Reading text —
◆ ◆ ◆ ◆
In 2020, after Arvind Kejriwal and his Aam Aadmi Party (AAP) secured a second big victory in the Delhi elections, I wrote a column for Nikkei Asia Review, arguing that there wasn’t much to choose between Modi and Kejriwal — both were authoritarians with a majoritarian bias.

While Modi’s Hindutva agenda was explicit, Kejriwal’s was instrumental — subtler yet equally dangerous. One of the clearest signs of this was Kejriwal’s enthusiastic support for the abrogation of Article 370 in August 2019, which stripped the Muslim-majority state of Jammu & Kashmir of its limited autonomy.

Rather than opposing the move on democratic and Constitutional grounds, Kejriwal chose to align himself with the nationalist spin, signalling his willingness to accommodate majoritarian politics. Five years later, the tables have turned, with AAP suffering a massive defeat and the BJP seizing control of Delhi for the first time in 27 years.

While some may see this as a blow to Opposition politics, AAP’s downfall could, in fact, strengthen Indian democracy and secularism in the long run. Arvind Kejriwal entered politics with grand promises of waging an all-out war on corruption and transforming governance. His political journey began on the back of an RSS-supported anti-corruption movement in the early 2010s.
◆ ◆ ◆ ◆
(Records taken from a collection)
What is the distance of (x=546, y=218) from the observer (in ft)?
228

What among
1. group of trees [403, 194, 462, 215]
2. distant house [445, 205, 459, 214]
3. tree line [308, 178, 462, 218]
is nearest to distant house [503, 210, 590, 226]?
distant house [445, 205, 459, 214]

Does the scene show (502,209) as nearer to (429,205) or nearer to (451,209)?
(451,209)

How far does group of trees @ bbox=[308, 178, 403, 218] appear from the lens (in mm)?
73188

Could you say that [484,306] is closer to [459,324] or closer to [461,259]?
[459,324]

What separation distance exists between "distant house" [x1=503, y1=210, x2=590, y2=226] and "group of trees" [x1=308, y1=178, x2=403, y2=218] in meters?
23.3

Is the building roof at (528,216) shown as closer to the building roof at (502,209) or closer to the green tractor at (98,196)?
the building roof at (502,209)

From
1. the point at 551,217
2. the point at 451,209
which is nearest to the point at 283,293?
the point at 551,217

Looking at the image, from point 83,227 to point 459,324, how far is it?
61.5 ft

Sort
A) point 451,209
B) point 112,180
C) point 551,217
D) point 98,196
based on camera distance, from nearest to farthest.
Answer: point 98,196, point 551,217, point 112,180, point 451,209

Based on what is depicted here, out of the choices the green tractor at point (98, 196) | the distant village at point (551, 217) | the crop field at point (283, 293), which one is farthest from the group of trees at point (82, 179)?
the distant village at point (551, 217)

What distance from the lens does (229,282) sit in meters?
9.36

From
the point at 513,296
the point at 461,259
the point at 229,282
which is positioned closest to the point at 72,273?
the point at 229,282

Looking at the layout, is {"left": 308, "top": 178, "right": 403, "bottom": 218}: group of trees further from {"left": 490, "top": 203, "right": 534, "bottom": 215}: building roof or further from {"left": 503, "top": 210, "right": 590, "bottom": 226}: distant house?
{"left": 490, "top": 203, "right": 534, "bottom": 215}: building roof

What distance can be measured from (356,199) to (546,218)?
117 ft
◆ ◆ ◆ ◆
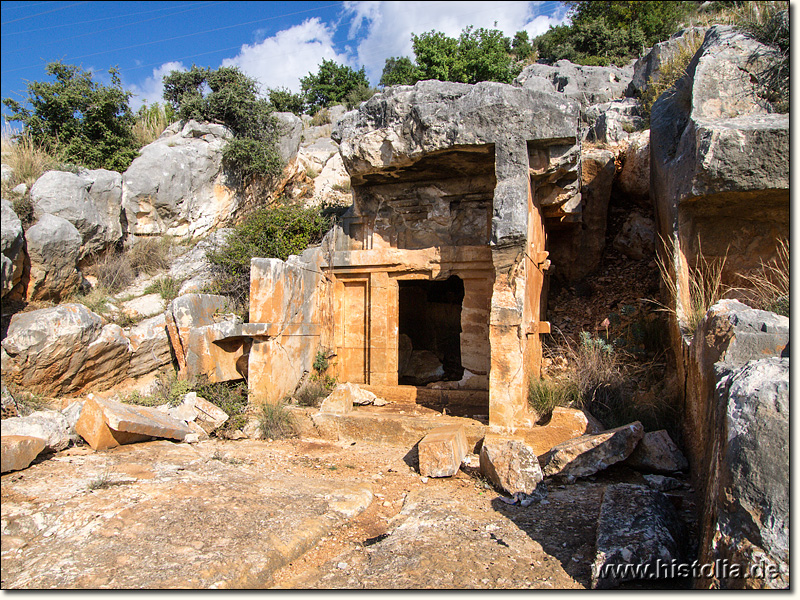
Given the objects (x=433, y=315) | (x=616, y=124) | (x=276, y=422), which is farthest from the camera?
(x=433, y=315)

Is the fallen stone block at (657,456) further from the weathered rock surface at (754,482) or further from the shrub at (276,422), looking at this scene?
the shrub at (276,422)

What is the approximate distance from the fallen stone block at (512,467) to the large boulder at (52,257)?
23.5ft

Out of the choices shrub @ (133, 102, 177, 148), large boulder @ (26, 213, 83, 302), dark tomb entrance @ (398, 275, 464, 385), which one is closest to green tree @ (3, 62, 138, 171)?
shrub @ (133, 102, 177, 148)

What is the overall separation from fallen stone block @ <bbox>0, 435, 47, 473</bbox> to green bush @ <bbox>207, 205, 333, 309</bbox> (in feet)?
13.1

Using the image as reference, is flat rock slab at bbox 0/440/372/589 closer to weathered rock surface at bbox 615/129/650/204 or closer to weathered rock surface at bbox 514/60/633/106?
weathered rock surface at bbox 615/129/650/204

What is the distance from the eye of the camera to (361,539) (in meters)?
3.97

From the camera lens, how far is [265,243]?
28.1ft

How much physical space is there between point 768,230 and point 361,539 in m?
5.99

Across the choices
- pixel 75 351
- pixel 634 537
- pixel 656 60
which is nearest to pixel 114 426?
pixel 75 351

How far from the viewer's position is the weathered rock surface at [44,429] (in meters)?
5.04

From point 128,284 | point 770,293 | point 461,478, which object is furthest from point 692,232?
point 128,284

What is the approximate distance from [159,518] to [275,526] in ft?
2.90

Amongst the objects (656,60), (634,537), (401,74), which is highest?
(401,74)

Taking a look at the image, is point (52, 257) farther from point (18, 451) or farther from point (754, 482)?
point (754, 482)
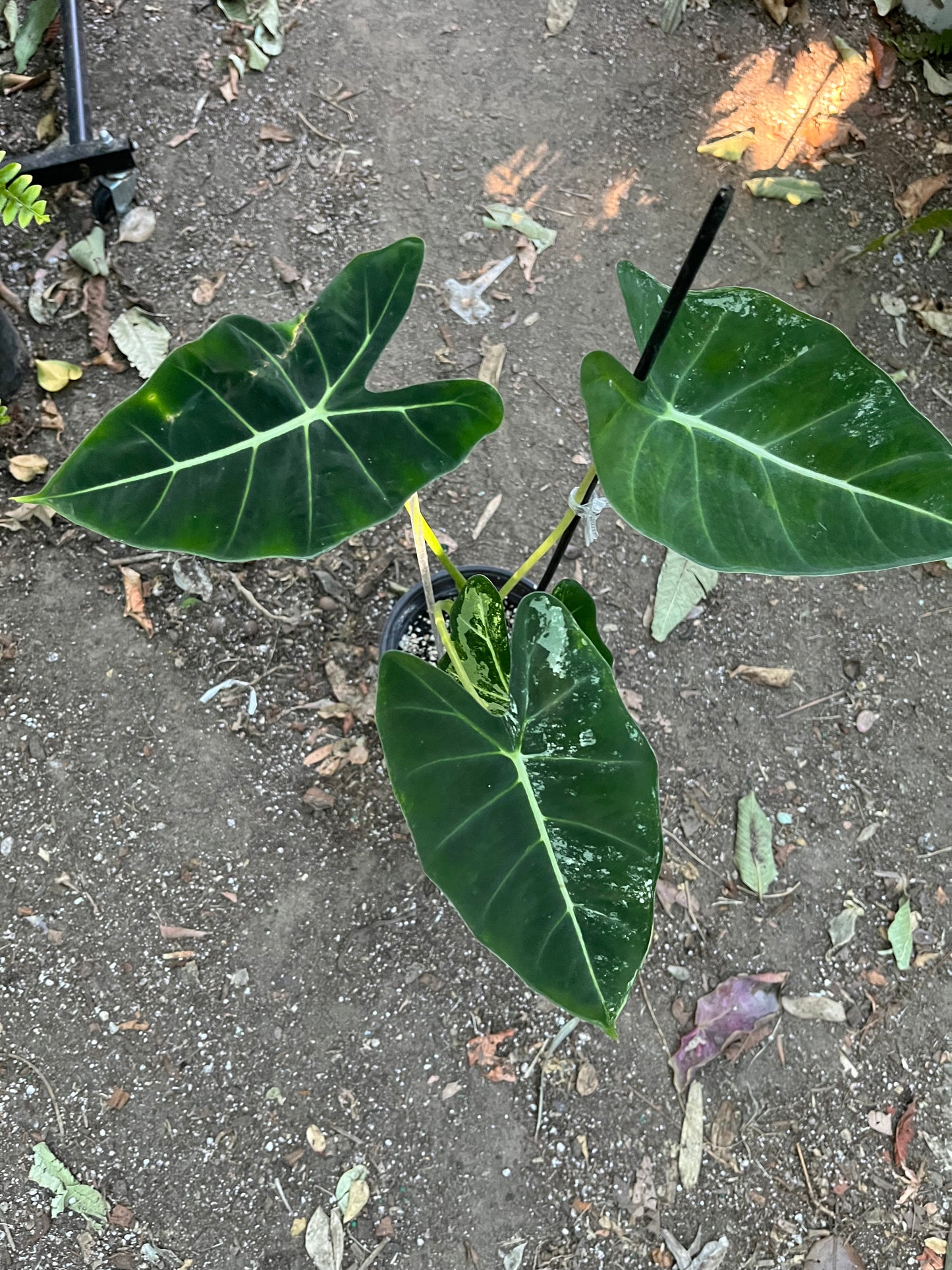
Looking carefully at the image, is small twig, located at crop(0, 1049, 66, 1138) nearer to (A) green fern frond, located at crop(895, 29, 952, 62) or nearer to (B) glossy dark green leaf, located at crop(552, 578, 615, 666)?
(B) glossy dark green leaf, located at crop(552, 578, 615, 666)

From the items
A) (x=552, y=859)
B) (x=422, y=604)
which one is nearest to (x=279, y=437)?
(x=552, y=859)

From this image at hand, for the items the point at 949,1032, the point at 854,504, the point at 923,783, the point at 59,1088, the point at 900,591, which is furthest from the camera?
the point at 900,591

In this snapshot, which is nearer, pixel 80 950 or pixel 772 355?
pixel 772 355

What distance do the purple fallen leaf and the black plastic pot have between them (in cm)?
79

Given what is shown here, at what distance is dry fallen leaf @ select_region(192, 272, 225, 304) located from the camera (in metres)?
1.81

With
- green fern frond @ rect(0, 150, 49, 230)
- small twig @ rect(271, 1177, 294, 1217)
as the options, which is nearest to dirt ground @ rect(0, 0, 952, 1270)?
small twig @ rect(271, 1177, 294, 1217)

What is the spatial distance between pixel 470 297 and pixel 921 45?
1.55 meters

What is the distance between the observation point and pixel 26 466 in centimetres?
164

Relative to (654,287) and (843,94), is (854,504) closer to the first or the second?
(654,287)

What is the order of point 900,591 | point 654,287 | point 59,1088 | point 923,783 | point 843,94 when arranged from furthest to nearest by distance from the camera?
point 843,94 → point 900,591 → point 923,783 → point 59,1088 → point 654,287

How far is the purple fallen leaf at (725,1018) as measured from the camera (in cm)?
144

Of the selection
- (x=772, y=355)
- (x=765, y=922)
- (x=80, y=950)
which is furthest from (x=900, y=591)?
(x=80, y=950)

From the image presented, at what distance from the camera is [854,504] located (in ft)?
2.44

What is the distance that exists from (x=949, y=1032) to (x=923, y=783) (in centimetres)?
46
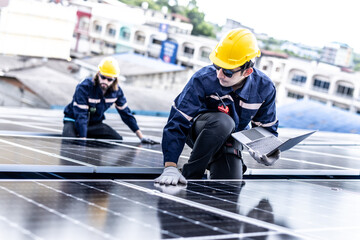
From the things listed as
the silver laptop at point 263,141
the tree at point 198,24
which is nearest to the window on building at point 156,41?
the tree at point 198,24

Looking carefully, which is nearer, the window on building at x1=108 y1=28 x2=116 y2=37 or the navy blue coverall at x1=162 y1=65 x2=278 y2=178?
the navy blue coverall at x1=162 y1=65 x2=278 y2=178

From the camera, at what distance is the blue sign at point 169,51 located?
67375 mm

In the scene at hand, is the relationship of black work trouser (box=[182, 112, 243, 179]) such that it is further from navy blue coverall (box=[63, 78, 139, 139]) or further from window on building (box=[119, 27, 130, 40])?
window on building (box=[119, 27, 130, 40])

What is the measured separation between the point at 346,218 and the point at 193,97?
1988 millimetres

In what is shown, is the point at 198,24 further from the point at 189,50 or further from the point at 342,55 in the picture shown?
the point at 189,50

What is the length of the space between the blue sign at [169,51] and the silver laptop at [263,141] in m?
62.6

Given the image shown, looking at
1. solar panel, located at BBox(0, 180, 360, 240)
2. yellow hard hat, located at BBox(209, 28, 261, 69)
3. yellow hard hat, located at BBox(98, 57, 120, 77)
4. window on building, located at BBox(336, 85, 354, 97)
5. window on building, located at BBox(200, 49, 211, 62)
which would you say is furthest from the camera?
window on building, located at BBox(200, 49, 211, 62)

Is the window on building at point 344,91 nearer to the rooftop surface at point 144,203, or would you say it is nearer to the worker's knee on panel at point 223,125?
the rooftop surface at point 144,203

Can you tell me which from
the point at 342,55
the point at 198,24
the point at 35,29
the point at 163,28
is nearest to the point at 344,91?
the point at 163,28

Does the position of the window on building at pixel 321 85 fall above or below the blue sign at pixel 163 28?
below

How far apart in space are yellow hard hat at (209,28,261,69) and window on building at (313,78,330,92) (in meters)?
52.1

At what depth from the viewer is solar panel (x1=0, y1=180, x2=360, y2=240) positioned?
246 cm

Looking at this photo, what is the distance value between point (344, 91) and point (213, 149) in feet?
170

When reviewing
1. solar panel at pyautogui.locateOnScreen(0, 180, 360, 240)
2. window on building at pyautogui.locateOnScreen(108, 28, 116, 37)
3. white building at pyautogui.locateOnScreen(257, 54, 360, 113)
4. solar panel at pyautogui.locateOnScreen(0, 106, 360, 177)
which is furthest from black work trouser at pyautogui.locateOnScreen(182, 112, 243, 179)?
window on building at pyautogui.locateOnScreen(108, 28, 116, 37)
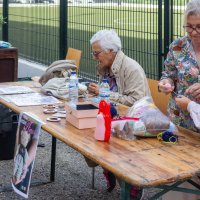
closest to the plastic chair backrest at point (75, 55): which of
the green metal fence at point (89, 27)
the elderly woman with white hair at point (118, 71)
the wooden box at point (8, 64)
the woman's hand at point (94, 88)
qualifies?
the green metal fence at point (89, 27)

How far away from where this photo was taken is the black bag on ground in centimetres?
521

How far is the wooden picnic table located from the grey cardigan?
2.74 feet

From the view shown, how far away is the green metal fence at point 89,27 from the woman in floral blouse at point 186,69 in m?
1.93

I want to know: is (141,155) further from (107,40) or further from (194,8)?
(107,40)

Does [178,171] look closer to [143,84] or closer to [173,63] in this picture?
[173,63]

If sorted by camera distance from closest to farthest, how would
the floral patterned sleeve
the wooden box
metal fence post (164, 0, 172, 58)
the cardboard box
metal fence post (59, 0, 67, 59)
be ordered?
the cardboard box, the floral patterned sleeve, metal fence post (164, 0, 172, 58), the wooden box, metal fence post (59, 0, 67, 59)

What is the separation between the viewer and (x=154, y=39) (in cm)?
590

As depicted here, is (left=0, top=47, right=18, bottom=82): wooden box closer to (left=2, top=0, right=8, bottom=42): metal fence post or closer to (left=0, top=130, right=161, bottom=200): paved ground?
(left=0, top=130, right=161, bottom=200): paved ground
◆ ◆ ◆ ◆
Complete the following —
(A) According to the reading text, how many years had passed since the BJP last controlled Delhi?
(B) Please list every line of the records that contains the word "picture".
The text and the records come from two unrelated sources.

Answers to the exercises —
(A) 27 years

(B)
In what is shown, is the point at 198,24 further from the point at 189,50 or further from the point at 342,55 in the picture shown?
Does [178,171] look closer to [143,84] or closer to [173,63] in this picture?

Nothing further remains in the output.